Caption-style text data
====

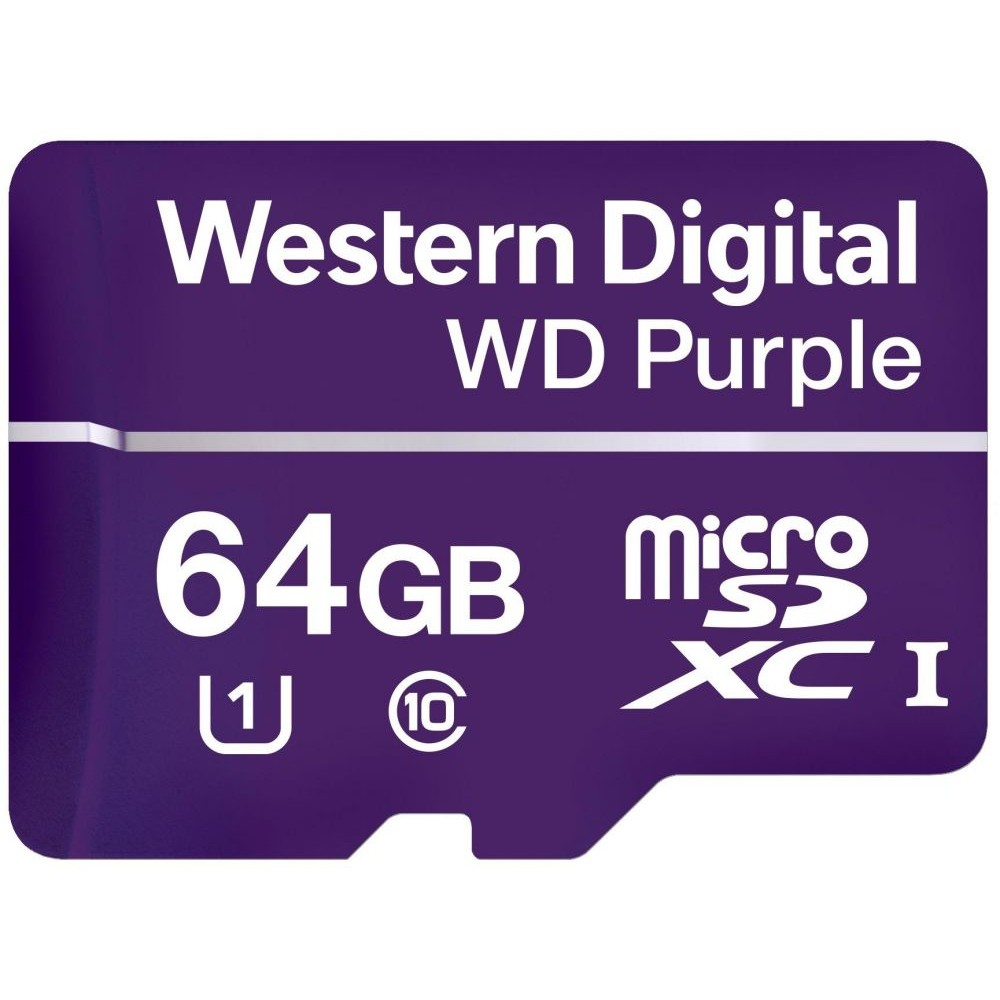 Western Digital Purple Memory Card 64 GB microSDXC Class 10 - WDD064G1P0A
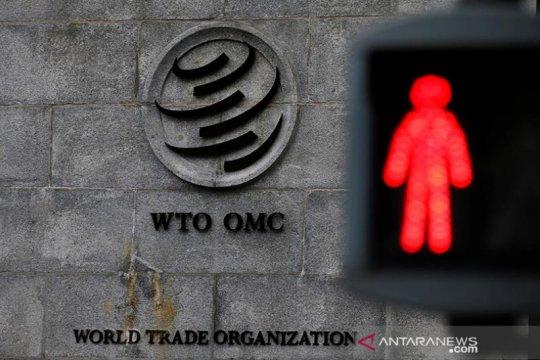 WTO: Perdagangan global dihantam aturan pembatasan terkait COVID-19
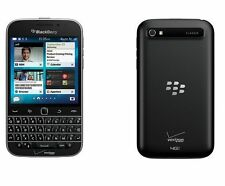 BlackBerry Classic Q20, 16GB Black Verizon Smartphone + Worldwide GSM Unlocked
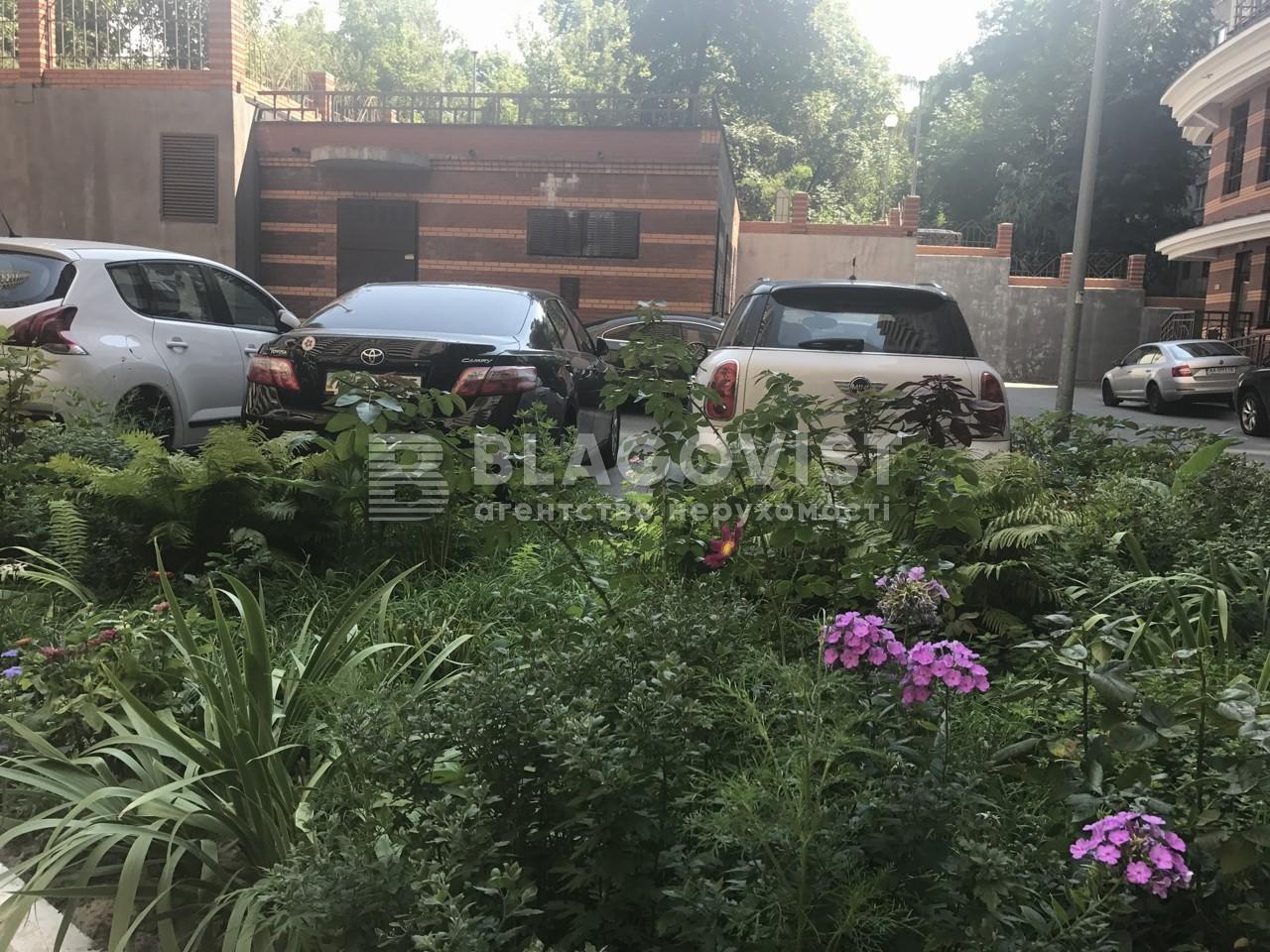Квартира M-35539, Леси Украинки бульв., 7б, Киев - Фото 33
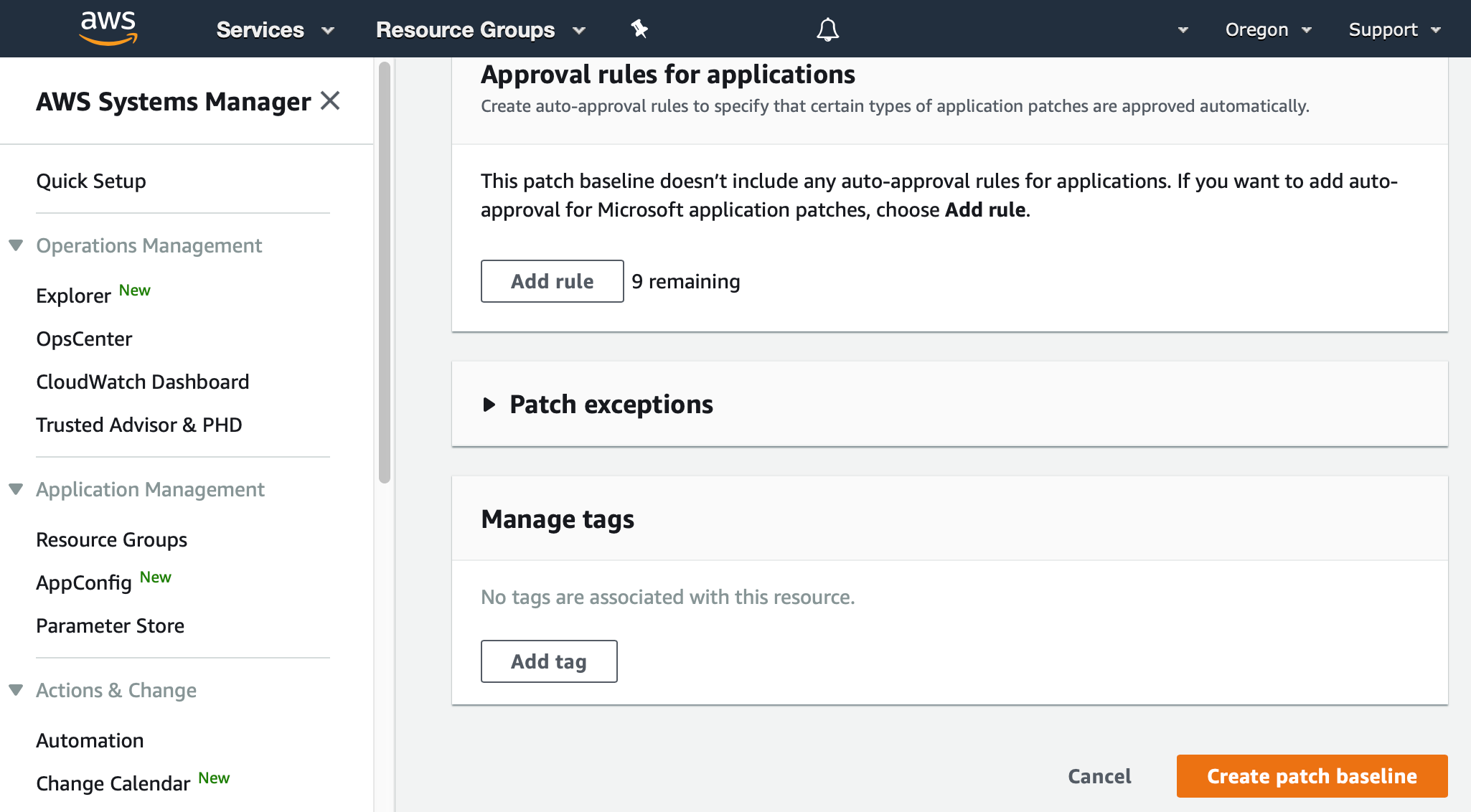 "AWS Management Console shows the bottom of the Create patch baseline dialog, with a button labeled ""Create patch baseline"""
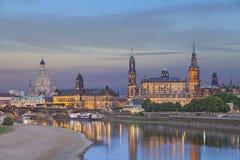 Dresden. Stock Photos
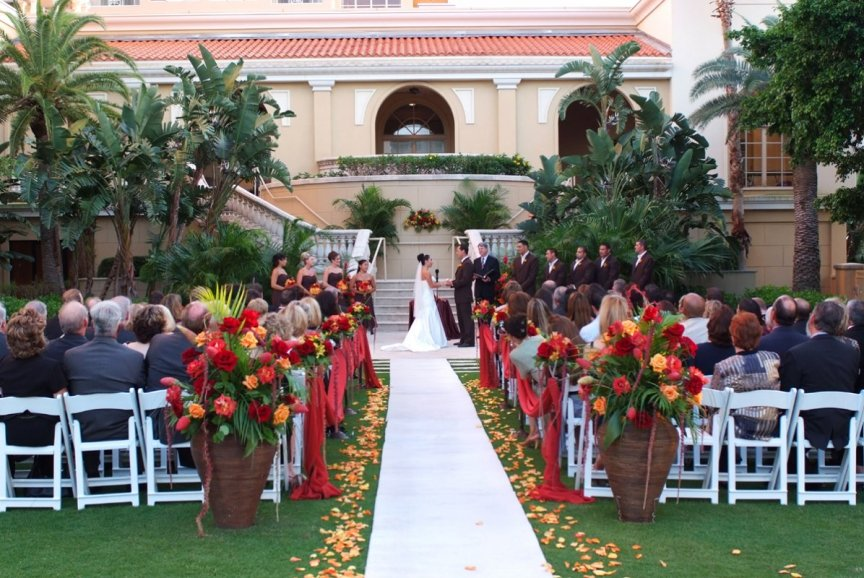 Wedding flowers at ceremony in Ritz Carlton's Healing Garden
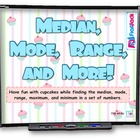 Median, Mode, Range & More Data Sets SMART BOARD Game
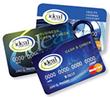 Ideal Credit Union Converting Debit Card Portfolio to MasterCard®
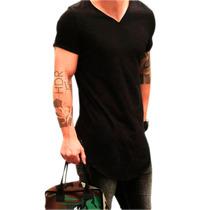 Camiseta Longline Oversized Gola V Camisa Masculina Slim Fit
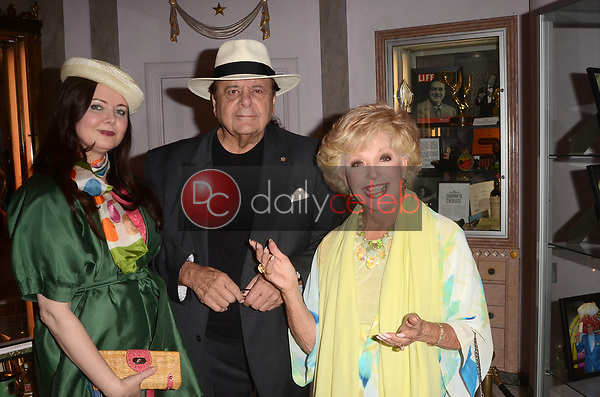 "Dee Dee Sorvino, Paul Sorvino, Ruta Lee<br /> at Rich Little's signing of  ""People I've Known and Been: Little by Little,"" honoring George Burns, Johnny Carson and Dean Martin with a display at the Hollywood Museum of the props he has used to impersonate them over the years, The Hollywood Museum, Hollywood, CA 06-01-18<br /> David Edwards/DailyCeleb.com 818-249-4998"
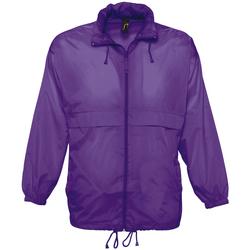 Kleidung Windjacken Sols SURF REPELENT HIDRO violeta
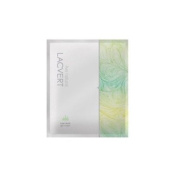 Korean Cosmetics Lacvert Plant Water Gel Mask 25g x 5 sheets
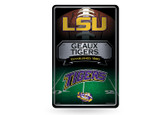 LSU Tigers 11X17 Large Embossed Metal Wall Sign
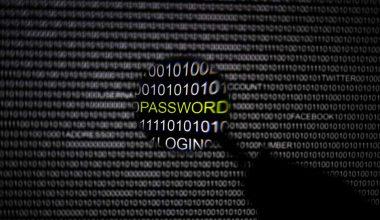 Perşembe günü siber sigorta konferansı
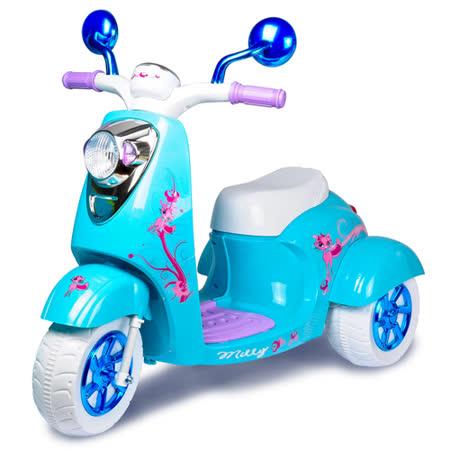 寶貝樂 冰雪兒童電動摩托車/電動機車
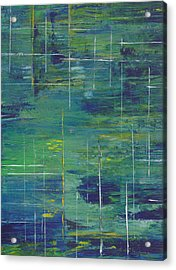 Blue Green Yellow Abstract  Acrylic Print by Patricia Cleasby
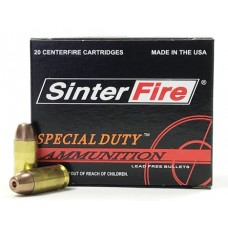 40 S&W - 125 gr. - Special Duty, 20 Rounds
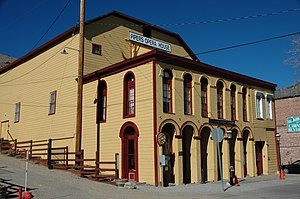 Virginia City Historic District (Virginia City, Nevada) - Image: Virginia City Pipers Opera House 1885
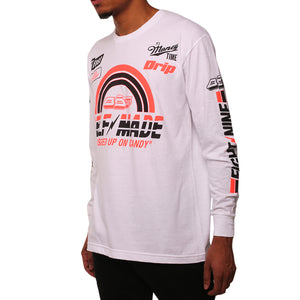 Self Made Infrared Long Sleeve Racing Tee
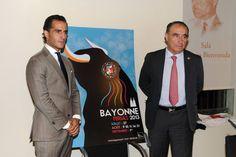 Todo sobre la presentación de los 6 toros en Bayona - Ivan Fandiño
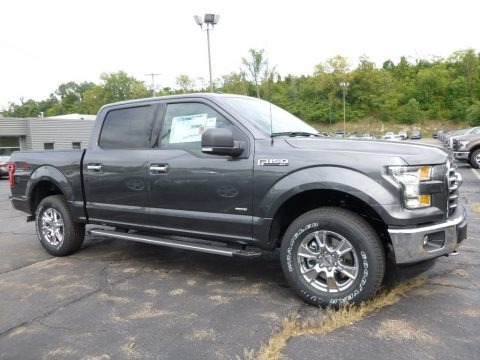Magnetic 2016 Ford F150 Lariat SuperCrew 4x4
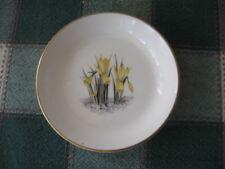 Royal Worcester Fine Bone China Coaster Alpine Flowers Narcissus GOLD Rim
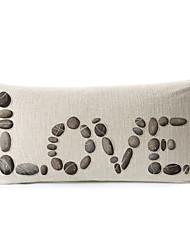 """мощеной """"любовь"""" шаблон хлопок / лен декоративная подушка крышка"""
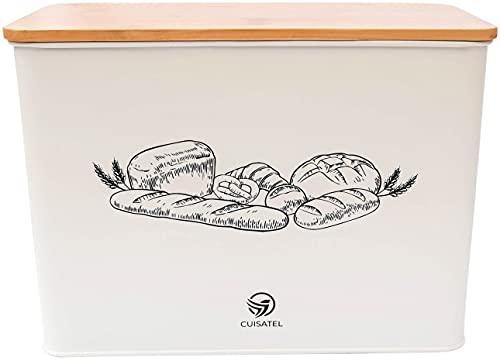 Cuisatel Boîte à Pain Spacieuse | Couvercle en Bambou utilisable en Planche à découper | Boîte De Rangement pour Le...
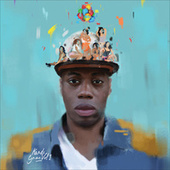 Play & Download Kardi Gras Vol. 1: The Clash by Kardinal Offishall | Napster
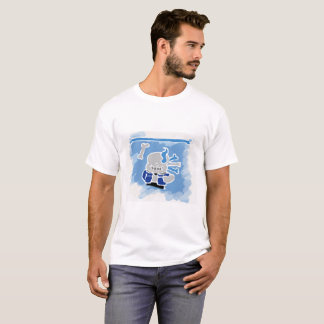 Undertale Bad Time Shirt Mens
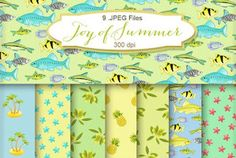New Freebies Kit of Backgrounds - Joy of Summer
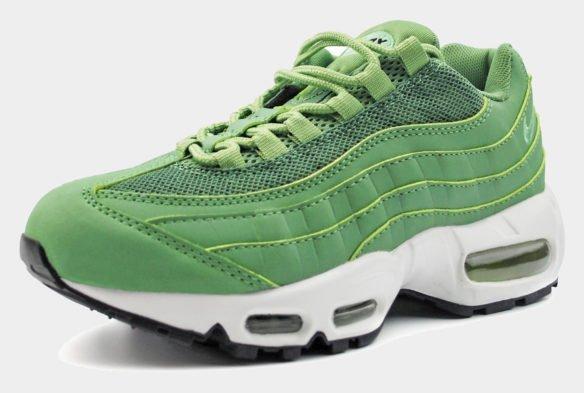 Купить зеленые кроссовки Nike (Найк) в Волгограде   Интернет-магазин ... b3389bcf401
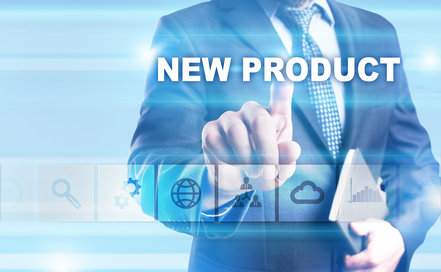 CLASSIC – How Do You Launch New Products into the Market?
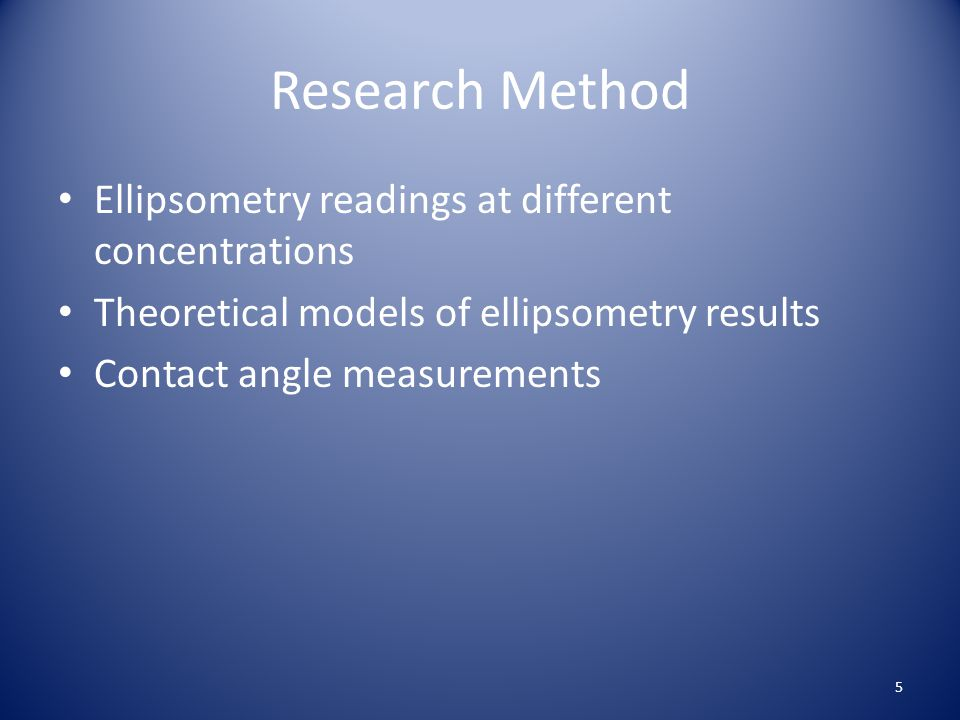 Research Method Ellipsometry readings at different concentrations Theoretical models of ellipsometry results Contact angle measurements 5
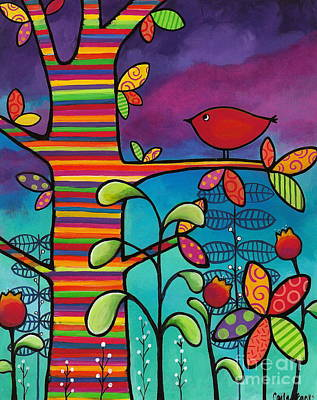 Painting - Rainbow Forest by Carla Bank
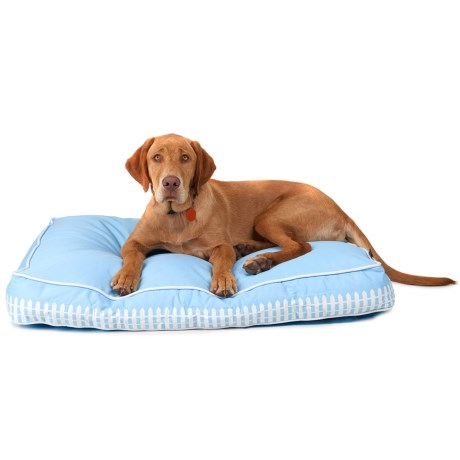 P.L.A.Y. Rectangle Fashion Pet Bed - Medium
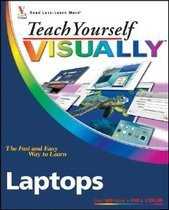 "<font title=""Teach Yourself Visually Laptops (Paperback) "">Teach Yourself Visually Laptops (Paperba...</font>"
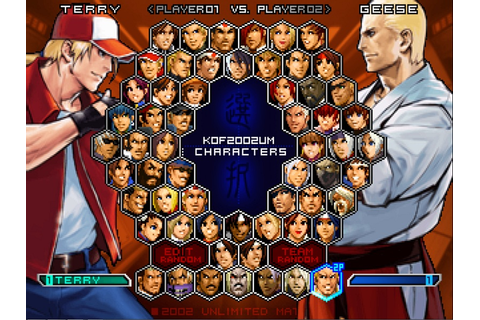 The King of Fighters 2002 - Unlimited Match Details ...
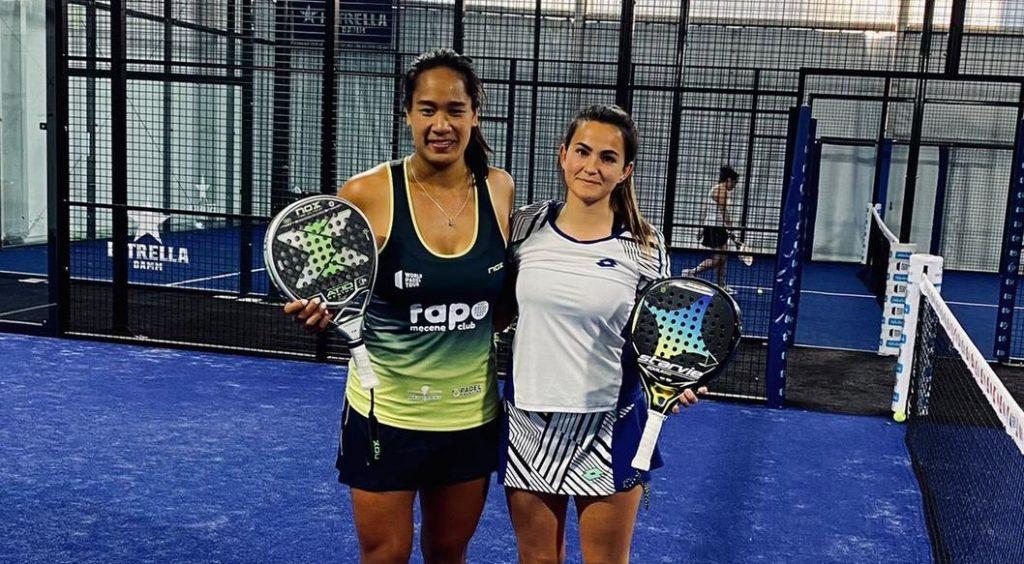 Léa Godallier Ari Cañellas WPT Madrid Open 2021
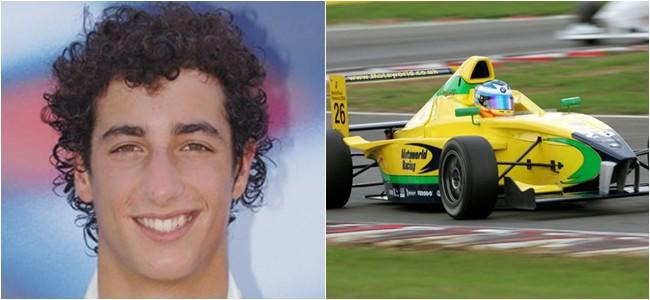 Daniel Ricciardo Formula BMW
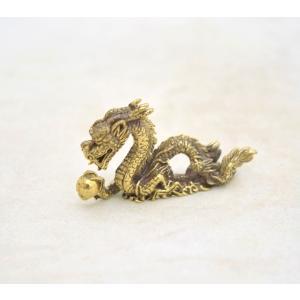 【メール便OK】 龍 ドラゴン ミニチュア 銅製置物 四神 東 守護神|ryu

====

## Exercise
Print exactly the lines above that run from the one with "Management Console shows" down to the one with "Median, Mode, Range", and omit the pictures.

## Finished exercise
 "AWS Management Console shows the bottom of the Create patch baseline dialog, with a button labeled ""Create patch baseline"""
 Dresden. Stock Photos
 Wedding flowers at ceremony in Ritz Carlton's Healing Garden
 Median, Mode, Range & More Data Sets SMART BOARD Game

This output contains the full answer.